→ **Document section**
On the linguistics of Polish death camps and other things antisemitic

I’m on the side of free speech and informed discussion.

PHOTOGRAPH OF Auschwitz-Birkenau taken in February 2017. (photo credit: MARC ISRAEL SELLEM)
PHOTOGRAPH OF Auschwitz-Birkenau taken in February 2017.
(photo credit: MARC ISRAEL SELLEM)
“Polish death camps.” Recent passage of a law by the Polish government made it a criminal offence to utter that phrase or to suggest, in any way, that Poles were complicit in Nazi crimes.
The Jewish backlash to this extreme attempt at historical revisionism was immediate, but not entirely predictable. For decades, Israel, and the Jewish world have been very quiet as East and Central European countries have disingenuously rewritten the past to exculpate themselves from blame for wartime and other atrocities.
Nazi concentration camps and mass murder operations were most prolific in Poland, likely for three reasons: proximity to the largest concentration of European Jews; proximity of Poland to Germany and its central location in Europe, making it efficacious to transport Jewish victims; and the Nazi contempt for Poland and Poles.

→ **Task instructions**
(a) In the article on Polish death camps, copy the passage between "On the linguistics" and "in Nazi crimes.", inclusive.
(b) According to the article on Polish death camps, why were Nazi concentration camps and mass murder operations most prolific in Poland? Answer in one to three sentences.
(c) Go on with the article on Polish death camps from the point where it stops.

→ **Record excerpts**
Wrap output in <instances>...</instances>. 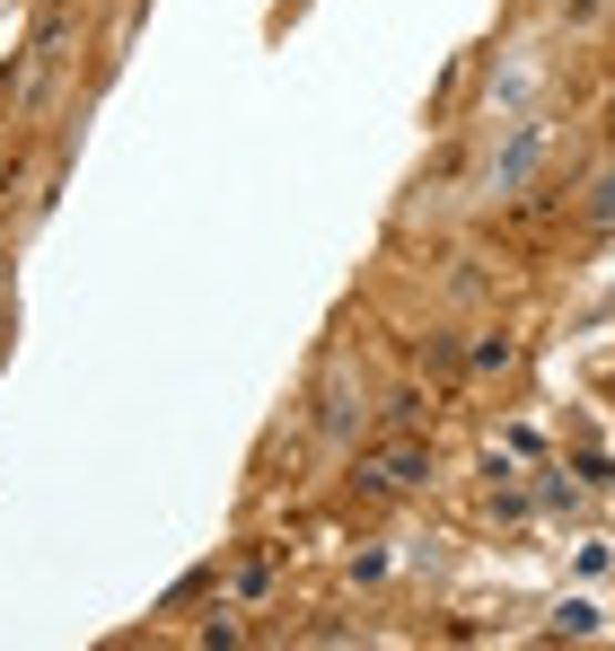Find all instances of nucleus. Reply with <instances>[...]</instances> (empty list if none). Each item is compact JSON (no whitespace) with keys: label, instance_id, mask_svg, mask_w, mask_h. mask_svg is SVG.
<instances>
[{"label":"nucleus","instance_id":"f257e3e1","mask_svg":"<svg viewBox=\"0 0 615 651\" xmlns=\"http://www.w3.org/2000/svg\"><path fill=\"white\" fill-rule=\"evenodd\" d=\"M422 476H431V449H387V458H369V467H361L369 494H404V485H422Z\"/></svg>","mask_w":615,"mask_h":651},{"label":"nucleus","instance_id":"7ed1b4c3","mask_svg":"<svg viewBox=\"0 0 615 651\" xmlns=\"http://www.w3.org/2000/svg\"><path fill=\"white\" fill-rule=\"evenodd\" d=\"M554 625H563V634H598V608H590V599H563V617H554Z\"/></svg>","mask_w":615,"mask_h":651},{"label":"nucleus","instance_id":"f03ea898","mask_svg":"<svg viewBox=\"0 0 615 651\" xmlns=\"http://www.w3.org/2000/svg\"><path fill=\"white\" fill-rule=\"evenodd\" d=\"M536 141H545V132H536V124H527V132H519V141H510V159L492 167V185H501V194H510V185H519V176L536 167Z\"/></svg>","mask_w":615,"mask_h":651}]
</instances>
* * *
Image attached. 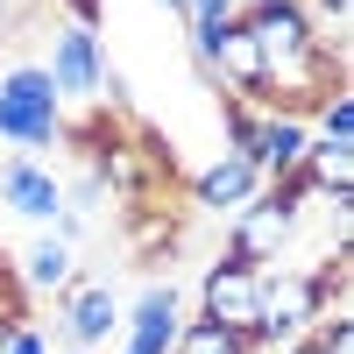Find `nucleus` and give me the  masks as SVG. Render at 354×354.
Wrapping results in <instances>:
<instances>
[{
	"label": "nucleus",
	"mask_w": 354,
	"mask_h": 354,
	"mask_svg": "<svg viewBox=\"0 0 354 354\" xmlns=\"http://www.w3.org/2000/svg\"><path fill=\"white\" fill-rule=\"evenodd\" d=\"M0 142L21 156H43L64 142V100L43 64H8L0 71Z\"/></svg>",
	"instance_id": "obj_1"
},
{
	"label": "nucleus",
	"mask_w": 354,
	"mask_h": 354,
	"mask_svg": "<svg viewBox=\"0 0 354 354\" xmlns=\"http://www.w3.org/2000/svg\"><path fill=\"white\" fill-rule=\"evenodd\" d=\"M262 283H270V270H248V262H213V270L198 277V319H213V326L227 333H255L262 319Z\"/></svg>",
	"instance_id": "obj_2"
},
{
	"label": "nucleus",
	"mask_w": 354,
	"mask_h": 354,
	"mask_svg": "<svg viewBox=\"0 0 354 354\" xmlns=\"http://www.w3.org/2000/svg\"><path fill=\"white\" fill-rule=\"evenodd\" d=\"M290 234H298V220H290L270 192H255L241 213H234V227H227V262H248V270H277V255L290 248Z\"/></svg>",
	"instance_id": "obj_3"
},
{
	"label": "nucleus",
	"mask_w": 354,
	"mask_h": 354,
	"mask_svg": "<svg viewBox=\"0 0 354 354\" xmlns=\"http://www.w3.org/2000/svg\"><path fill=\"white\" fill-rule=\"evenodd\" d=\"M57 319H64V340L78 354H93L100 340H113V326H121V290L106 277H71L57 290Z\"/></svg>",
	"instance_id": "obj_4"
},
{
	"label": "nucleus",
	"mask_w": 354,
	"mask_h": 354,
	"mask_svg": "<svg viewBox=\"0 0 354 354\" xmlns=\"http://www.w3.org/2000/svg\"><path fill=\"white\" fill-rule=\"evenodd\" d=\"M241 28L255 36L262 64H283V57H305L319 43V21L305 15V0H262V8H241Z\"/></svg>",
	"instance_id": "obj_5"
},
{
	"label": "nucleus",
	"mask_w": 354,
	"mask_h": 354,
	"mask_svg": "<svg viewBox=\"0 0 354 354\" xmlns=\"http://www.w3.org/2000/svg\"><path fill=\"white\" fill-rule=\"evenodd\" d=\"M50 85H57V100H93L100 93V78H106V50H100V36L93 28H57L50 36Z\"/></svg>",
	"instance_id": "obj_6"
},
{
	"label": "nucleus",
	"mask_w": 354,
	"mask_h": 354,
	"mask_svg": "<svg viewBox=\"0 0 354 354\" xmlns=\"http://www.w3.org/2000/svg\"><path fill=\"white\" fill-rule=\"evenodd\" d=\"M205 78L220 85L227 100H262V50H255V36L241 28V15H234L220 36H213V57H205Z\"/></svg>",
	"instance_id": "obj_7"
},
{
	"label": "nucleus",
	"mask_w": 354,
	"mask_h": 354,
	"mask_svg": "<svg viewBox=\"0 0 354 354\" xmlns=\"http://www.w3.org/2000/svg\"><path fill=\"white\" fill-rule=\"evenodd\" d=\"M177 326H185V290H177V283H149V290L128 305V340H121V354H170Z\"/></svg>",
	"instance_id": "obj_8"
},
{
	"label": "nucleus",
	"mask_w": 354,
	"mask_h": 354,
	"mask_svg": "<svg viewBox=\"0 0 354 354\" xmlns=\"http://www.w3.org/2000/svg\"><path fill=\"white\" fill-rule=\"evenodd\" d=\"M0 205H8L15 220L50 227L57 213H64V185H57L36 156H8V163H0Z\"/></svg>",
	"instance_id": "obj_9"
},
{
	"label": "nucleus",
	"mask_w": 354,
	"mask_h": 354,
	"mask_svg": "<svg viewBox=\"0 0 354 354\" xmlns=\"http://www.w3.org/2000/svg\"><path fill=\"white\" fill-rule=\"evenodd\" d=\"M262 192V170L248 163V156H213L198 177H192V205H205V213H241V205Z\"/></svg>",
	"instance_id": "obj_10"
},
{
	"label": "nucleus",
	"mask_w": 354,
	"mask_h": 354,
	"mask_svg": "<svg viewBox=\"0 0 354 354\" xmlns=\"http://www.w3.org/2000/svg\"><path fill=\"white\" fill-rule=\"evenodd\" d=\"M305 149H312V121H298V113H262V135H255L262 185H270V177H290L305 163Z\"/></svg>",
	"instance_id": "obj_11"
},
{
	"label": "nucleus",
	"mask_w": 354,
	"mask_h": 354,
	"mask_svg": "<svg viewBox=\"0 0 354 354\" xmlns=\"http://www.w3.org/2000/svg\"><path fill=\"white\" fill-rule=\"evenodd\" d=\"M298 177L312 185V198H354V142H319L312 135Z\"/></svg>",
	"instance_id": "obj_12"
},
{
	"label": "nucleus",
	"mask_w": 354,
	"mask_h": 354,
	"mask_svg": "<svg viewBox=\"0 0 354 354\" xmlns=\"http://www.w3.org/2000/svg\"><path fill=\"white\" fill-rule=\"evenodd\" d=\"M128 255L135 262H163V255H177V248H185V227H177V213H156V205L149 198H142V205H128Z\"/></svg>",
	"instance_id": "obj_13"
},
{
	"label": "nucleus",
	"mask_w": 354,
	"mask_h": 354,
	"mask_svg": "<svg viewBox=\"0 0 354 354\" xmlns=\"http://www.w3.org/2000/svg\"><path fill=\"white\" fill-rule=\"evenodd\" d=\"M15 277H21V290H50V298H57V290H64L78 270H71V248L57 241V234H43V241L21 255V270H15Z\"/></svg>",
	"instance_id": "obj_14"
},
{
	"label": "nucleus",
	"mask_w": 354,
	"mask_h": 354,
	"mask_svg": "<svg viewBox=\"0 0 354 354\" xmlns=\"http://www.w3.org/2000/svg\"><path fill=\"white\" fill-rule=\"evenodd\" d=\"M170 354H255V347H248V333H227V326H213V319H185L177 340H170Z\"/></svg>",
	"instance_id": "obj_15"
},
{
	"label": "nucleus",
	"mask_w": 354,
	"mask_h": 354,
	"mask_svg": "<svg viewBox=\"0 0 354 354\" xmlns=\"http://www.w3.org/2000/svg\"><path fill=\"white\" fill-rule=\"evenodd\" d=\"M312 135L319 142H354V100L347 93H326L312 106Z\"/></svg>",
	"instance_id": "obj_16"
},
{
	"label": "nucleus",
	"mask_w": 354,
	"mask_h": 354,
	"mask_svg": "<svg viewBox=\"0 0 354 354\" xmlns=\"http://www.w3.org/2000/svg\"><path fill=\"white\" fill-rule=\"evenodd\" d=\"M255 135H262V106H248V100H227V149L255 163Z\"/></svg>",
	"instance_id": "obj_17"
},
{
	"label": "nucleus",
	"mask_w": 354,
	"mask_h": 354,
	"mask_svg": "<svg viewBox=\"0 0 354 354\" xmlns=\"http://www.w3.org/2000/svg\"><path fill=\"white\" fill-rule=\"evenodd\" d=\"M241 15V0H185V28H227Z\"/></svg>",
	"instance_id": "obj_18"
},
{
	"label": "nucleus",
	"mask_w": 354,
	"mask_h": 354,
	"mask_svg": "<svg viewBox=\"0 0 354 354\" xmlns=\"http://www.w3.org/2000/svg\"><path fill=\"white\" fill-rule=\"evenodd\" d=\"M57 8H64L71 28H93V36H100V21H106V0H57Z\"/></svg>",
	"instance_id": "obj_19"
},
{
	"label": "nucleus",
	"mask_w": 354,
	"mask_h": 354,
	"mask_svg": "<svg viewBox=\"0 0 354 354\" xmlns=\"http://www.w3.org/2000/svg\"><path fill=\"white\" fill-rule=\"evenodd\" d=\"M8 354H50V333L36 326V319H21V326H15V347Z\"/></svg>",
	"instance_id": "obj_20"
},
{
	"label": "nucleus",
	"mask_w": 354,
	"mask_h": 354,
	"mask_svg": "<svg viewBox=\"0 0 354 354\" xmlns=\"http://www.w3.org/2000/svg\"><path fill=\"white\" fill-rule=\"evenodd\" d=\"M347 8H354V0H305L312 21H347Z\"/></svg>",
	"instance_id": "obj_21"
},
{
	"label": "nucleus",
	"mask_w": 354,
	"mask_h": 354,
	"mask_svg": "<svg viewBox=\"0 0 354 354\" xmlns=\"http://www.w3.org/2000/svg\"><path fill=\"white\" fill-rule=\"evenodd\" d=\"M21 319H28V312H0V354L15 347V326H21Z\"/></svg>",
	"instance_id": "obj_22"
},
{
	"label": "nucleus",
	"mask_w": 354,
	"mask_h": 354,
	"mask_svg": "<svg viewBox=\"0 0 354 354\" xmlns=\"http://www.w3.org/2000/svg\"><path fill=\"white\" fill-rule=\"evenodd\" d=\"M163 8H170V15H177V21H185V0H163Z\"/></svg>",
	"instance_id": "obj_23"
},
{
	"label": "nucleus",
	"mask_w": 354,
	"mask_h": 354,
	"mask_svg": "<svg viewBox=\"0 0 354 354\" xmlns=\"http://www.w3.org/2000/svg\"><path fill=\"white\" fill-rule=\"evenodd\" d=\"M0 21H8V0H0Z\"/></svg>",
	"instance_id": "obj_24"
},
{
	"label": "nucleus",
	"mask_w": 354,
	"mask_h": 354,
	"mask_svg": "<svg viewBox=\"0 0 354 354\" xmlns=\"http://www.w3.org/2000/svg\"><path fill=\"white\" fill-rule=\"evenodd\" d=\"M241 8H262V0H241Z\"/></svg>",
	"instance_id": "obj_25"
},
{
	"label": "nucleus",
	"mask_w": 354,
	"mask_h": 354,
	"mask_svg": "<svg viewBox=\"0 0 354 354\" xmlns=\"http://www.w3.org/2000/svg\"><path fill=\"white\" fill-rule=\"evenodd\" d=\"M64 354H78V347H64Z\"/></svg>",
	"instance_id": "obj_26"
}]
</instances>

→ **Outputs in order**
(a)
On the linguistics of Polish death camps and other things antisemitic

I’m on the side of free speech and informed discussion.

PHOTOGRAPH OF Auschwitz-Birkenau taken in February 2017. (photo credit: MARC ISRAEL SELLEM)
PHOTOGRAPH OF Auschwitz-Birkenau taken in February 2017.
(photo credit: MARC ISRAEL SELLEM)
“Polish death camps.” Recent passage of a law by the Polish government made it a criminal offence to utter that phrase or to suggest, in any way, that Poles were complicit in Nazi crimes.

(b) They were likely most prolific there for three reasons. Poland was close to the largest concentration of European Jews, and its proximity to Germany and central location in Europe made transporting Jewish victims efficacious. The third reason was the Nazi contempt for Poland and Poles.

(c)
Poles were horribly mistreated by the Nazi occupiers and tens of thousands of Polish nationals perished in the camps. To recognize this does not in any way compromise or diminish Jewish suffering.
Poles were also vicious antisemites long before the war and many participated zealously in the persecution of their Jewish compatriots during the Nazi occupation. They were also less than sympathetic to the horrific plight of the Jews, during and, incredibly, after the Holocaust. We are all aware of the many stories of Jews returning to their homes and being murdered by their Polish neighbors.
Some Poles were also indescribably brave and kind. Thousands risked their lives, and the lives of their loved ones, and sheltered the hunted Jews. In barns. Underground. In bunkers. In sewers. Would you have the courage and compassion to do that? For years on end?
To acknowledge Polish suffering neither expiates their collective sins nor minimizes the tragedy that befell the Jews. It simply demonstrates a basic awareness of historical fact.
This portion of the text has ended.